» **Instructions for the task**
A faithful copy of every record is needed here. Images must not appear in it.

» **Short descriptive text snippets**
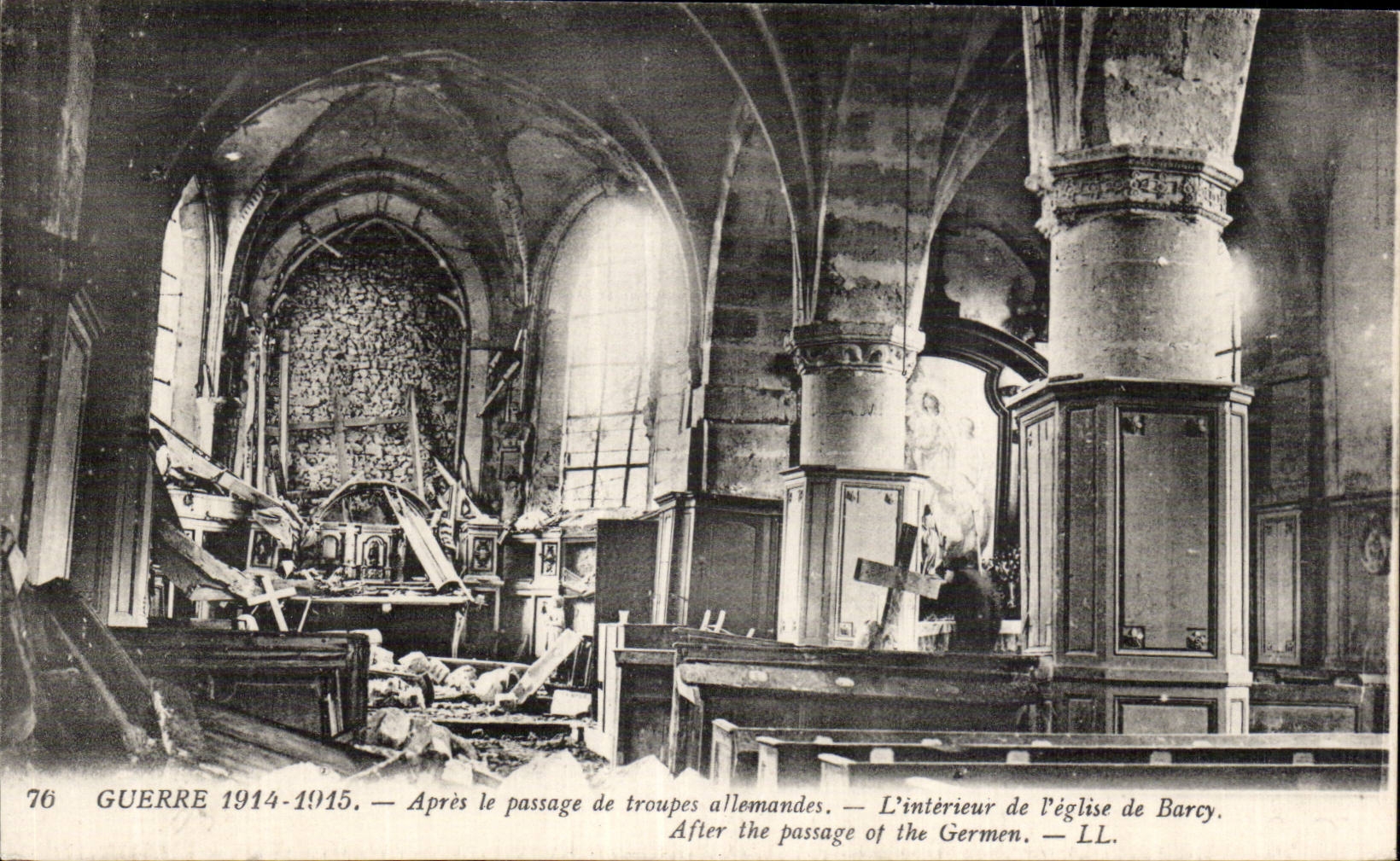 CPA Militaria Guerre 1914 Apres le passage de troupes allemandes L interieur de l eglise de Barcy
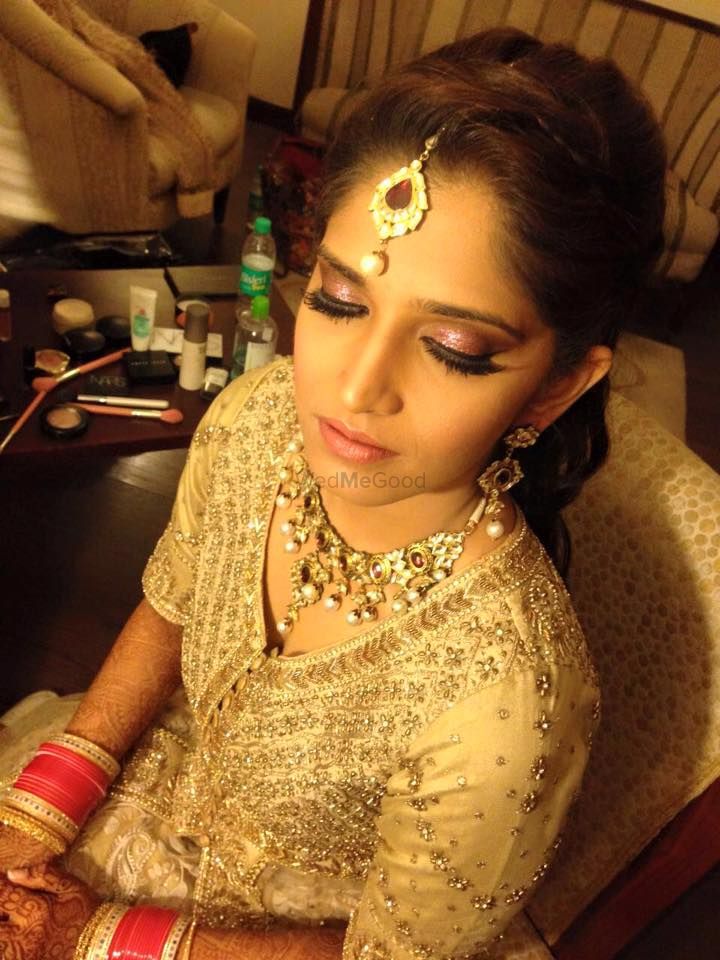 Photo By Makeup by Simar Pannu - Bridal Makeup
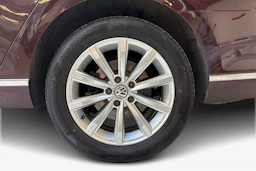 punainen Volkswagen Passat 2015 kuva 9.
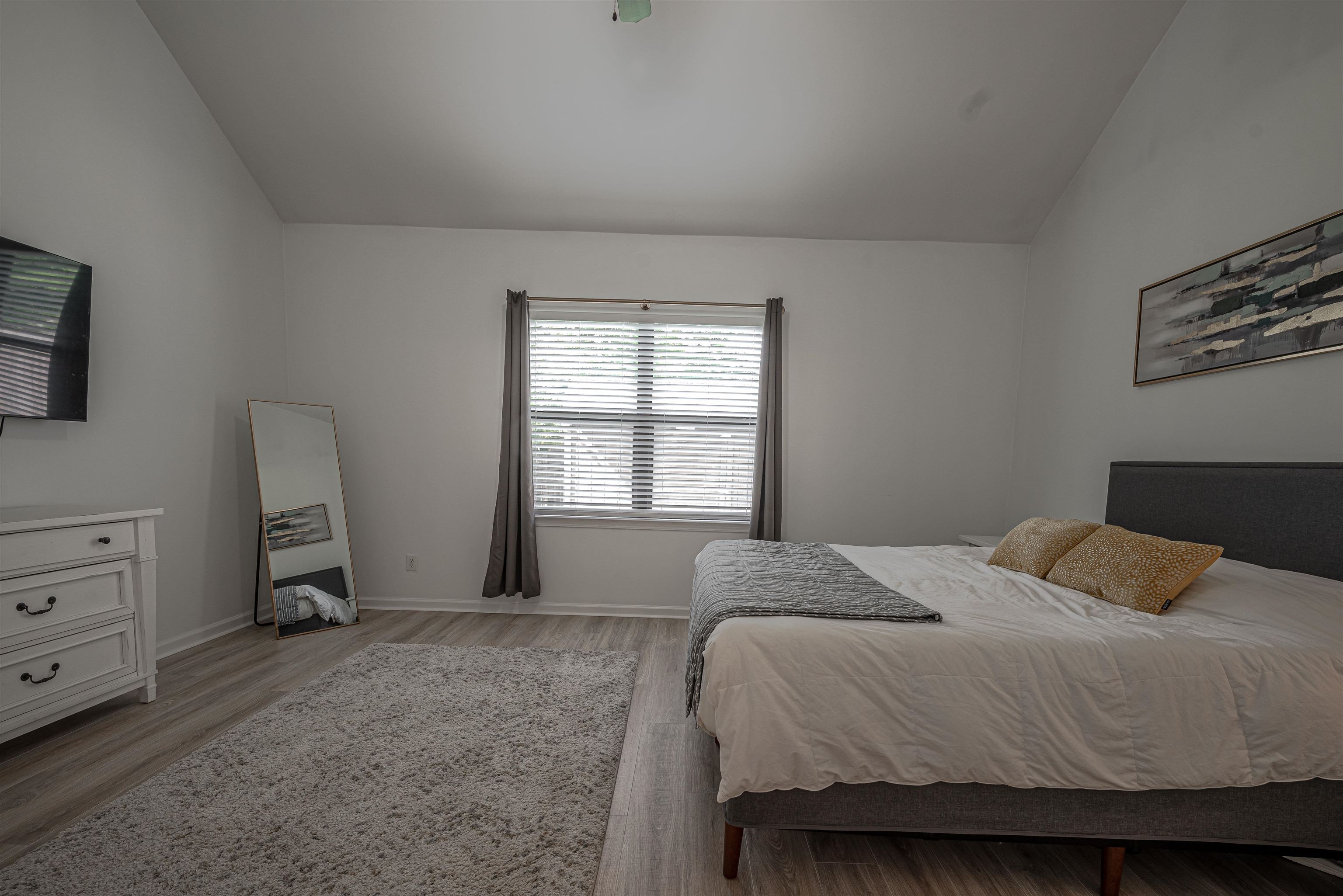 12430 NONI VALLEY DR
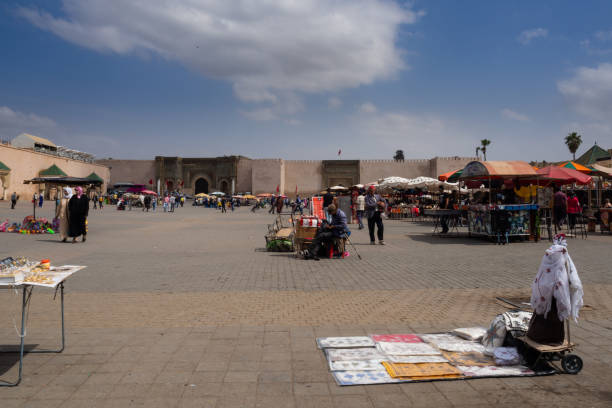 metti el-hedime, con l'imponente bab mansour el-aleuj sullo sfondo. meknes, marocco. - imponent foto e immagini stock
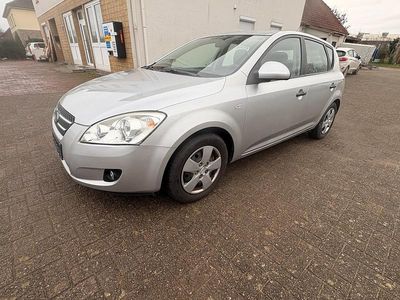 Gebraucht Kia Ceed 109 PS (80 kW) 2008 Grau Kleinwagen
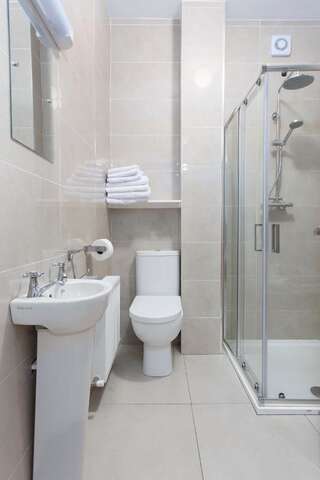 Дома для отпуска Garryvoe Beach Homes Гарривоу 3 Bed Luxury Beach Home - Beach House-5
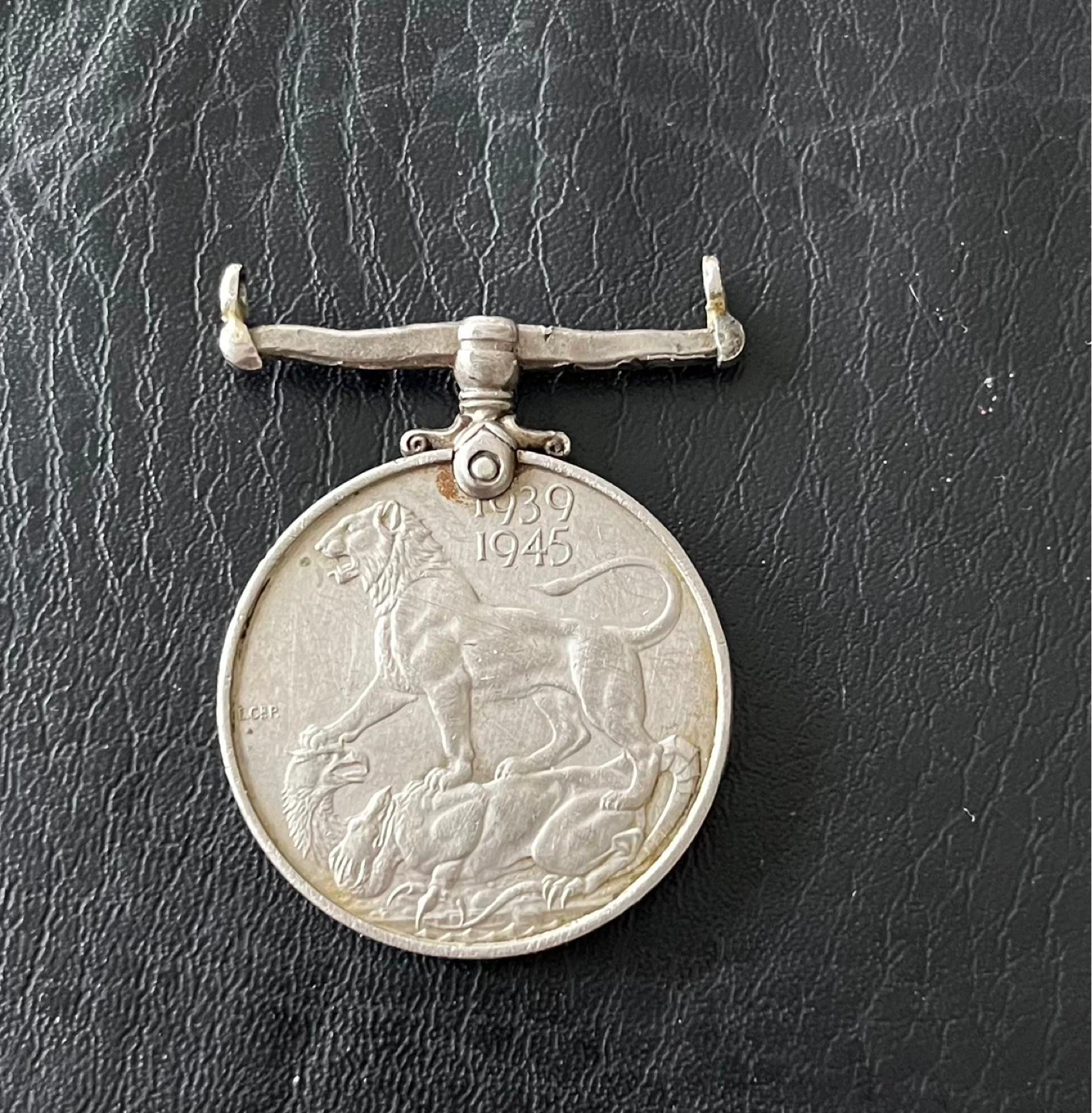 Vintage WW-2 1939-1945 War Medal - photo 5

» **The answer**
 CPA Militaria Guerre 1914 Apres le passage de troupes allemandes L interieur de l eglise de Barcy
 Photo By Makeup by Simar Pannu - Bridal Makeup
 punainen Volkswagen Passat 2015 kuva 9.
 12430 NONI VALLEY DR
 metti el-hedime, con l'imponente bab mansour el-aleuj sullo sfondo. meknes, marocco. - imponent foto e immagini stock
 Gebraucht Kia Ceed 109 PS (80 kW) 2008 Grau Kleinwagen
 Дома для отпуска Garryvoe Beach Homes Гарривоу 3 Bed Luxury Beach Home - Beach House-5
 Vintage WW-2 1939-1945 War Medal - photo 5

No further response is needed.